Idea of machine learning in general
How individual linear nodes (neurons) learn
Horizontal groups of neurons (layers)
Vertical groups (stacks of layers)
Learning is just reducing error to 0
Use calculus to discover how to change each weight in network to move error in direction of 0.

All of the previous lessons lead to a single idea:

Neural networks search for (and create) correlation between input and output datasets.

To prevent us from being overwhelemed by the complexity of deep learning, let’s hold on to this idea of correlation, rather than all the previous smaller ideas. Call it correlation summarization

Correlation summarization

Correlation summarization - At the 10,000 foot level:

“Neural networks seek to find direct and indirect correlation between an input layer and an output layer, which are determined by the input and output datasets, respectively."

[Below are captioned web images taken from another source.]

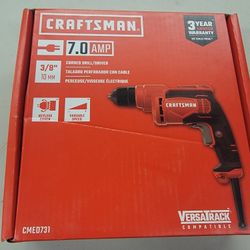 Craftsman Corded Drill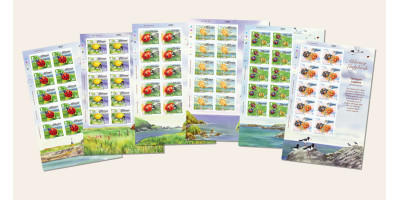 Sheets of 10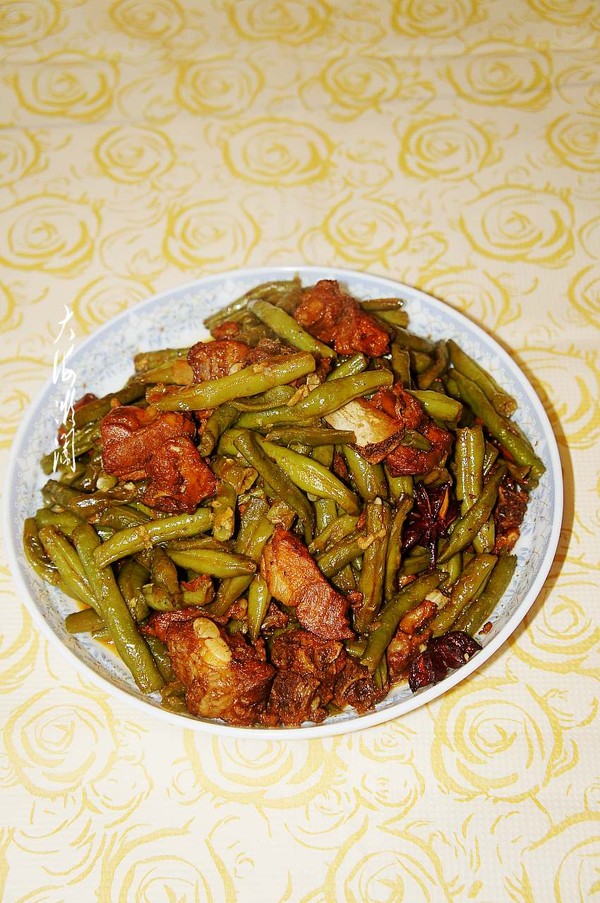 豆角燉排骨的做法-家常味燉菜譜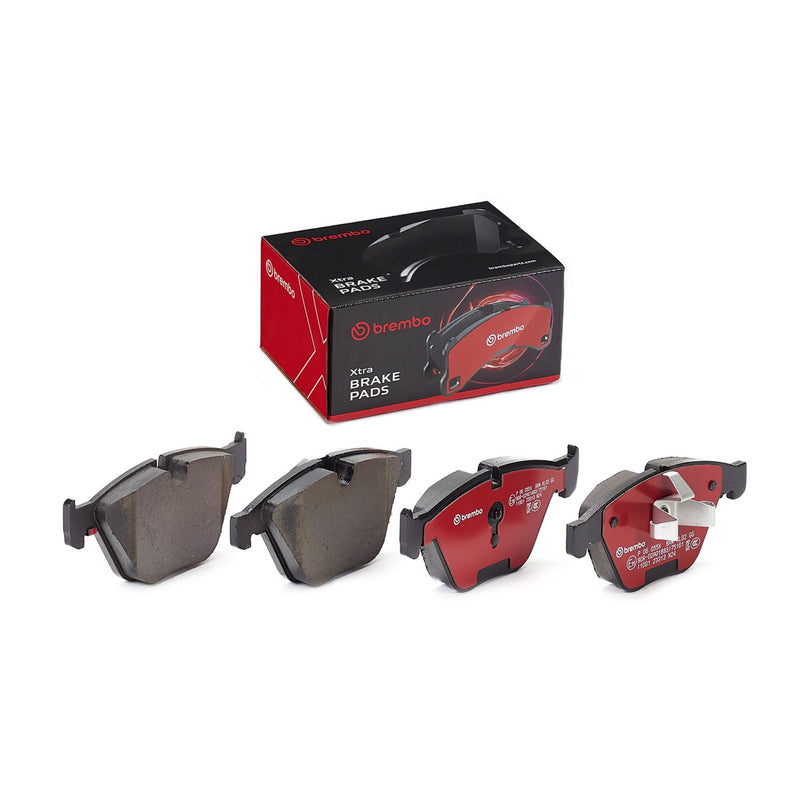 BREMBO XTRA Low-Met Front Disc Brake Pad Set - P06055X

Local correlation summarization - What if only 2 layers?

“Any given set of weights optimizes to learn how to correlate its input layer with what the output layer says it should be."

Global correlation summarization - Backpropogation

“What an earlier layer says it should be can be determined by taking what a later layer says it should be and multiplying it by the weights in between them. This way, later layers can tell earlier layers what kind of signal they need, to ultimately find correlation with the output. This cross-communication is called backpropogation."

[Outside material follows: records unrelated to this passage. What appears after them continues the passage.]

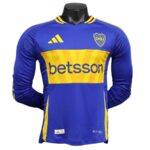 Boca Juniors Home Long Sleeve Authentic Player 2024/25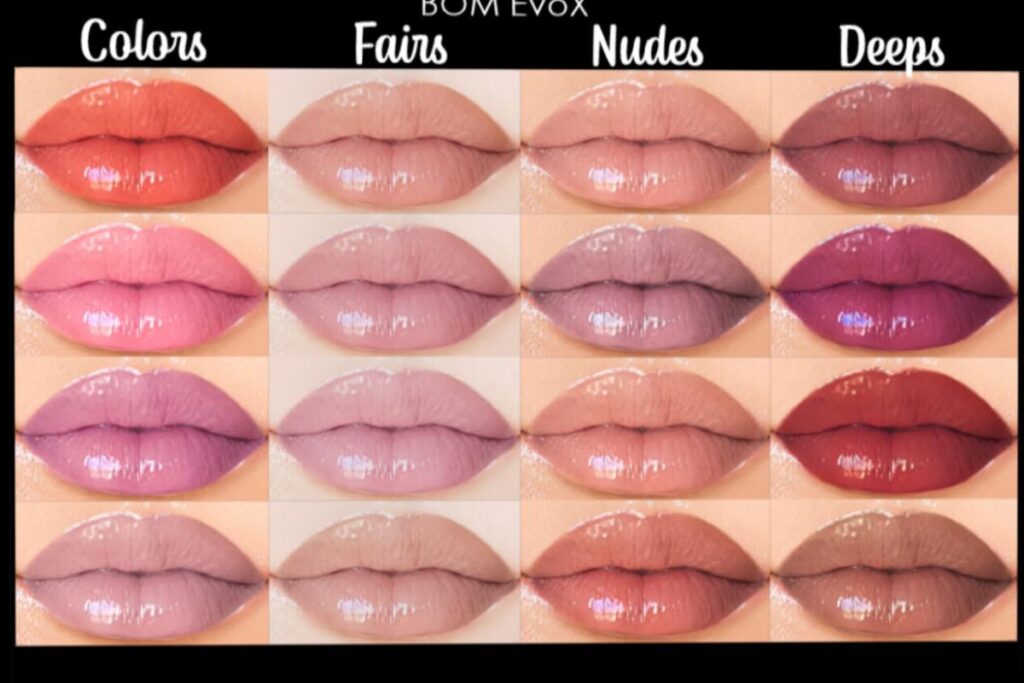 Plume Lipstick - EvoX, L$139 each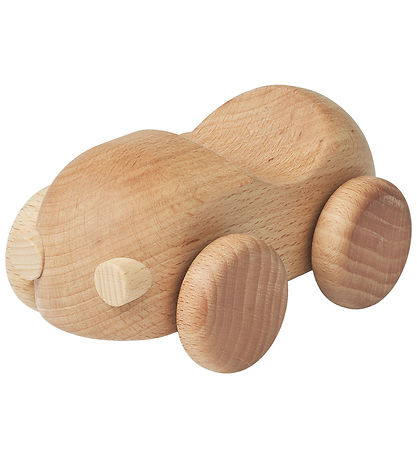 Liewood Tr?leget?j - Bil - 12 cm - Ilona - Beech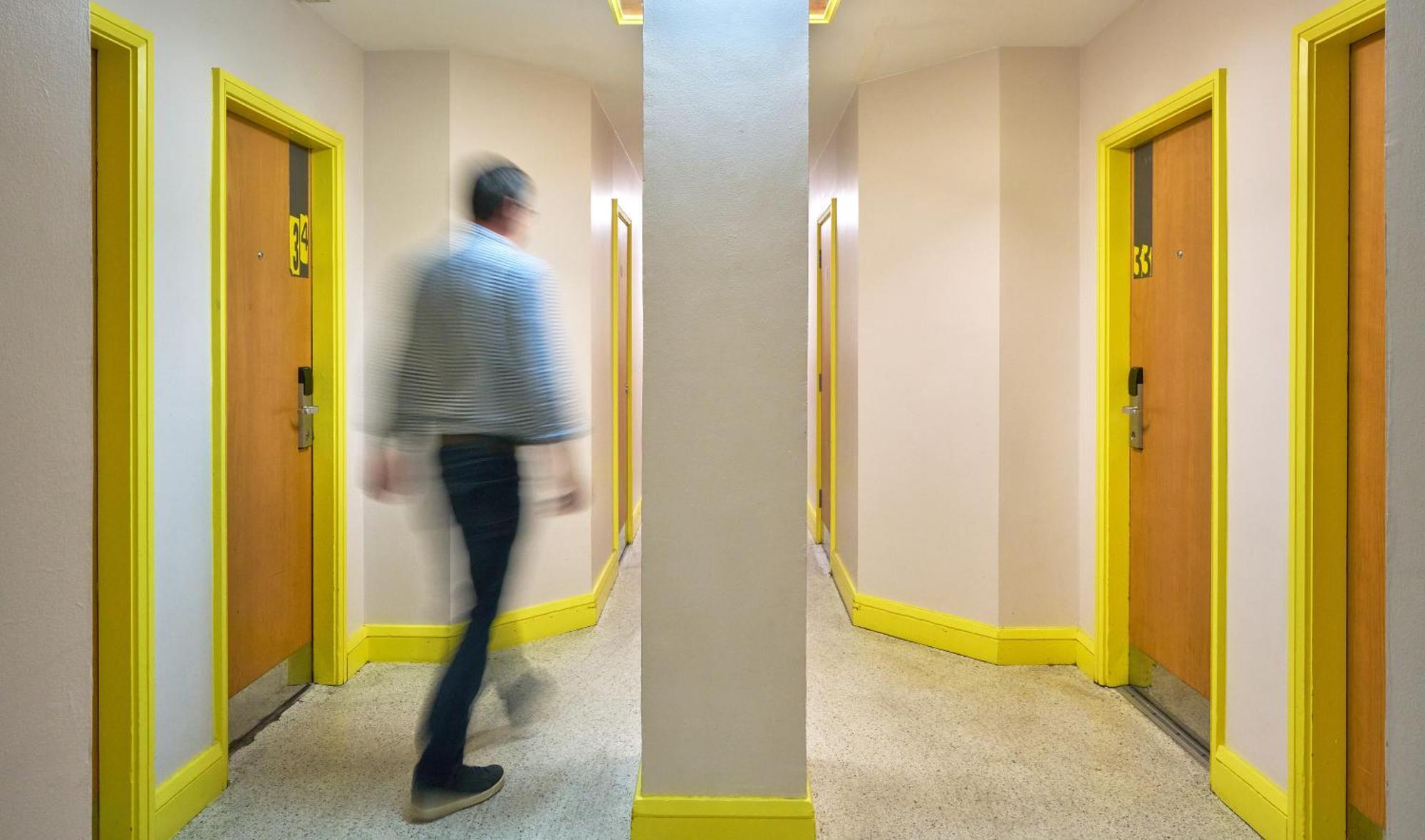 1 Lit dans Dortoir Mixte de 12 Lits avec Salle de Bains Privative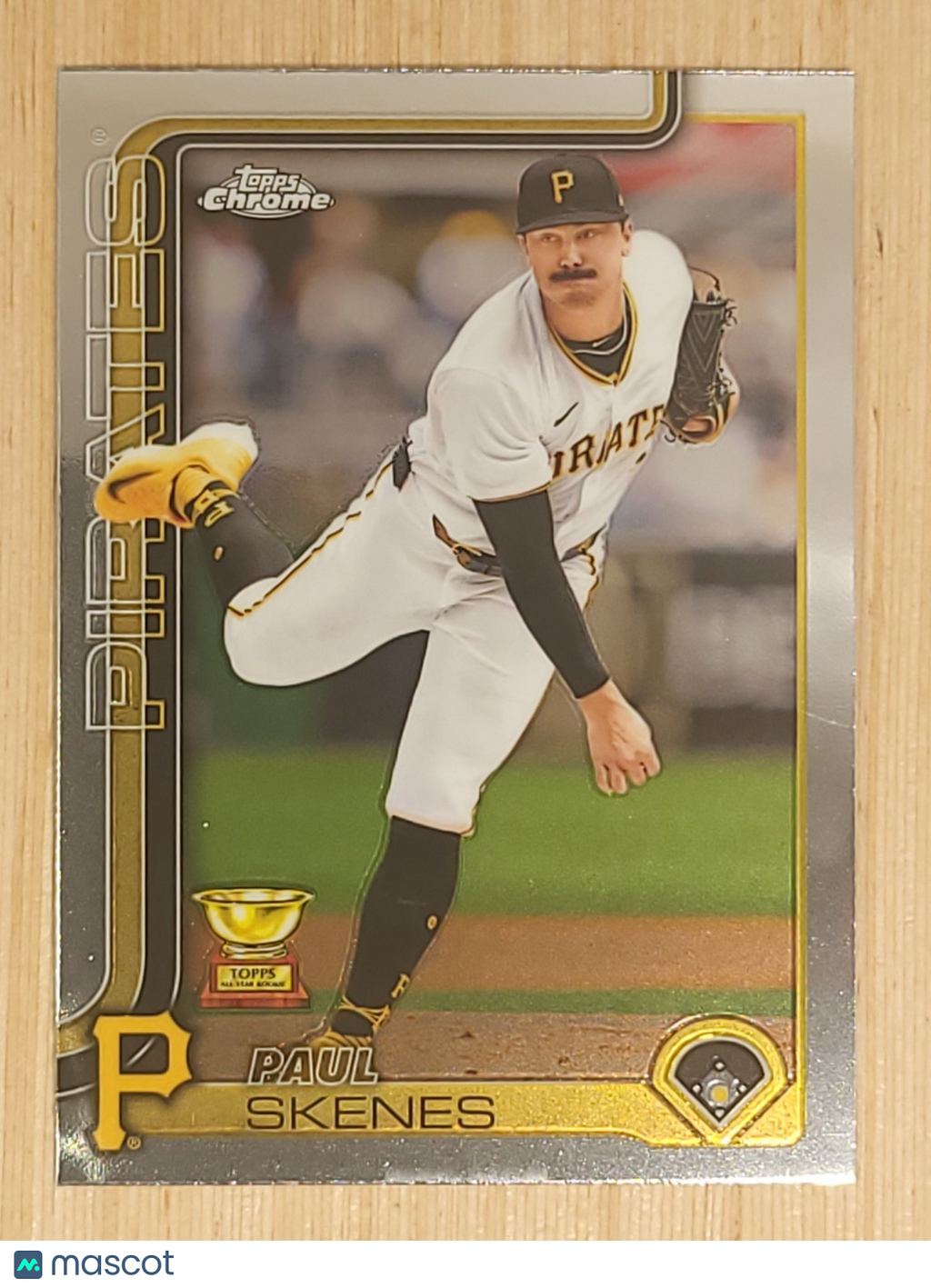 2025 Topps Chrome - Paul Skenes #300
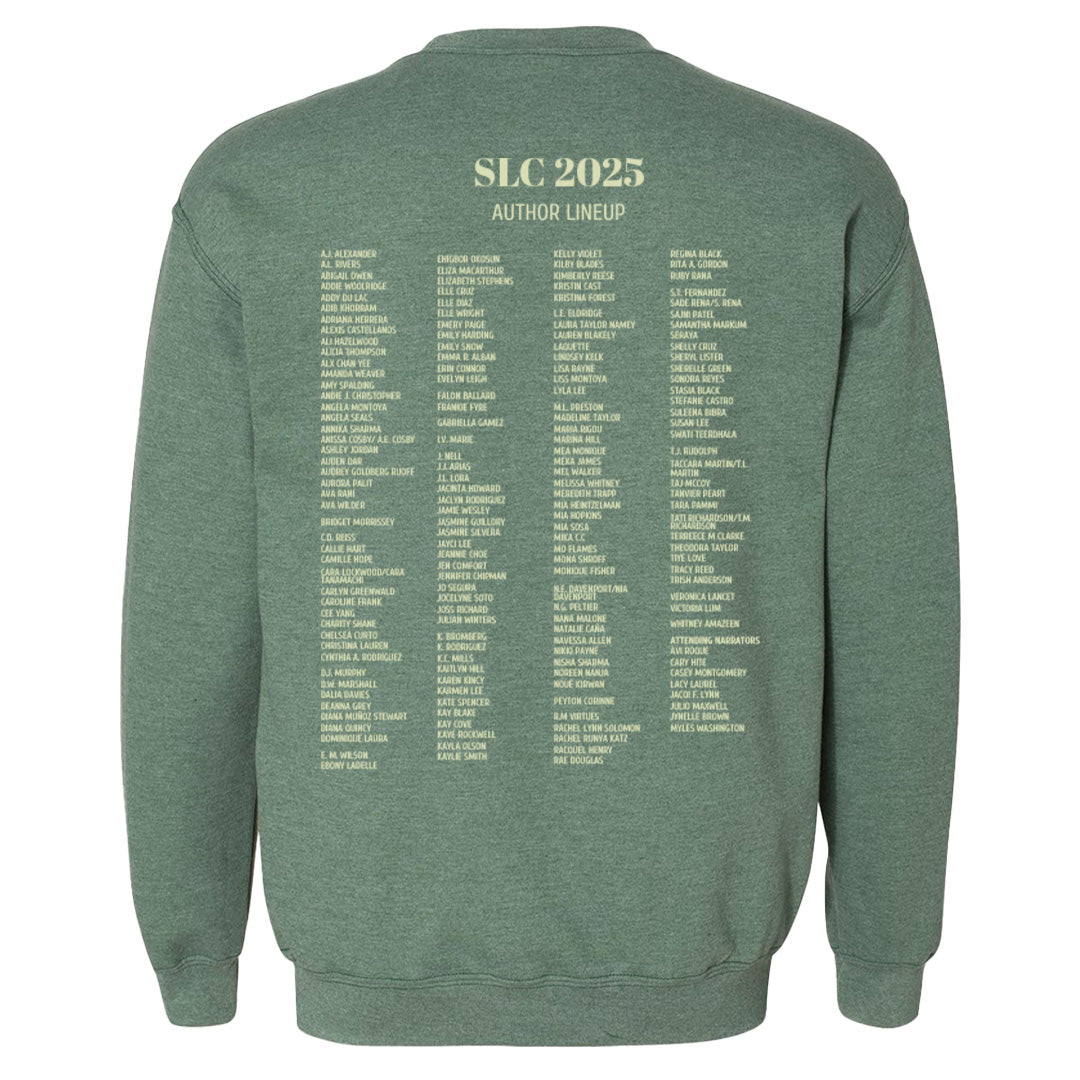 Celebrating Diversity in Romance Crewneck (SLC Exclusive Merch)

Previously overcomplicated visualization

Rather than looking at each layer in detail, Adam wants us to now focus on the concept of correlation summarization. In the previous visualization:

Weights are matrices (weights_0_1, weights_1_2)
Layers are vectors (layer_0, layer_1, layer_2)

alt_mage

The simplified visualization

Think of neural networks as LEGO bricks, with each brick representing a vector or matrix. In the image below, the strips are vectors, and blocks are matrices.

alt_mage

Simplifying even further

The number of dimensions in a matrix is determined by the layers. Each matrix’s number of rows and columns has a direct relationship to the dimensions of the layers before and after them.

Going back to this example, we can infer that weights_0_1 is a 3x4 matrix because layer_0 has three dimensions, and layer_1 has four dimensions.

This neural network will adjust the weights to find correlation between layer_0 and layer_2. The different configurations of weights and layers will have a strong impact on determining success at finding correlation.

The specific confguratino of weights and layers in a network is called its architecture.

alt_mage

Visualizing using letters instead of pictures

We can use simple algebra to explain what’s happening in these pictures. Let’s label each component of the network like this:

alt_mage

Let’s label layers with lowercase l, and weights with uppercase W. Then put a little subscript next to it so we know which layer or weight it’s referring to.

Linking the variables

Now we can combine the letters to indicate functions and operations.

Vector-matrix multiplication

Take layer 0 vector, and perform vector matrix multiplication with weight matrix 0: $$l _ { 0 }W _ { 0 }$$
Same thing, but using layer vector 1 and weight matrix 1: $$l _ { 1 }W _ { 1 }$$

Create assignments, and apply functions:

Create layer 1 by taking layer 0 vector, and perform vector matrix multiplication with weight matrix 0. Then perform relu function on the output: $$l _ { 1 } = relu(l _ { 0 }W _ { 0 })$$
Create layer 2 by taking layer 1 vector and perform vector matrix multiplication against weight matrix 1: $$l _ { 2 } = l _ { 1 } W _ { 1 }$$

All together in 1 line!

$$l _ { 2 } = r e l u \left( l _ { 0 } W _ { 0 } \right) W _ { 1 }$$

Everything side by side

Here’s the visualization, algebra formula, and Python code all together for forward propogation!

Python

layer_2 = relu(layer_0.dot(weights_0_1)).dot(weights_1_2)

Algebra

$$l _ { 2 } = r e l u \left( l _ { 0 } W _ { 0 } \right) W _ { 1 }$$

Visualization

alt_mage

Key takeaway

“Good neural architectures channel signal so that correlation is easy to discover. Great architectures also filter noise to prevent overfitting."